◆ **About this exercise**: What are the lines, word for word, from the line with "Overtaking by a" up to and including the line with "Felix Rosenqvist, of" in the records below? Omit the pictures.

◆ **Supplied data**:

============

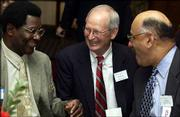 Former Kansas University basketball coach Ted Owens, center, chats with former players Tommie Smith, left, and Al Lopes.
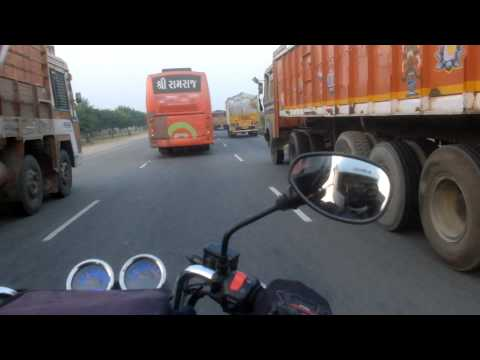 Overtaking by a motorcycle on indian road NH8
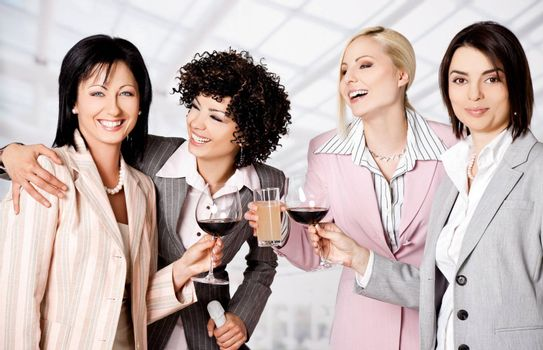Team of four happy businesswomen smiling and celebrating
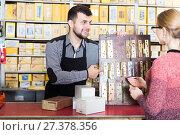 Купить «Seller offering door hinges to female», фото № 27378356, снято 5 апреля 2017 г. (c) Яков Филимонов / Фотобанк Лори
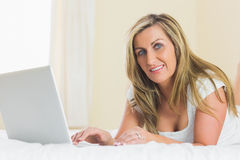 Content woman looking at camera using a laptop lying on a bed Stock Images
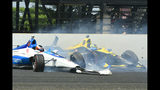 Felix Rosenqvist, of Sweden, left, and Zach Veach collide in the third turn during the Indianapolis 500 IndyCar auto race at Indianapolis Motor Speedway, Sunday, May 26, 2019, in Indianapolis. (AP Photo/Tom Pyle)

============

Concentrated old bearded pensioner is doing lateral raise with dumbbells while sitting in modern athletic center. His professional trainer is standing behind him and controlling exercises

============

◆ **Output**:
 Overtaking by a motorcycle on indian road NH8
Team of four happy businesswomen smiling and celebrating
 Купить «Seller offering door hinges to female», фото № 27378356, снято 5 апреля 2017 г. (c) Яков Филимонов / Фотобанк Лори
 Content woman looking at camera using a laptop lying on a bed Stock Images
 Felix Rosenqvist, of Sweden, left, and Zach Veach collide in the third turn during the Indianapolis 500 IndyCar auto race at Indianapolis Motor Speedway, Sunday, May 26, 2019, in Indianapolis. (AP Photo/Tom Pyle)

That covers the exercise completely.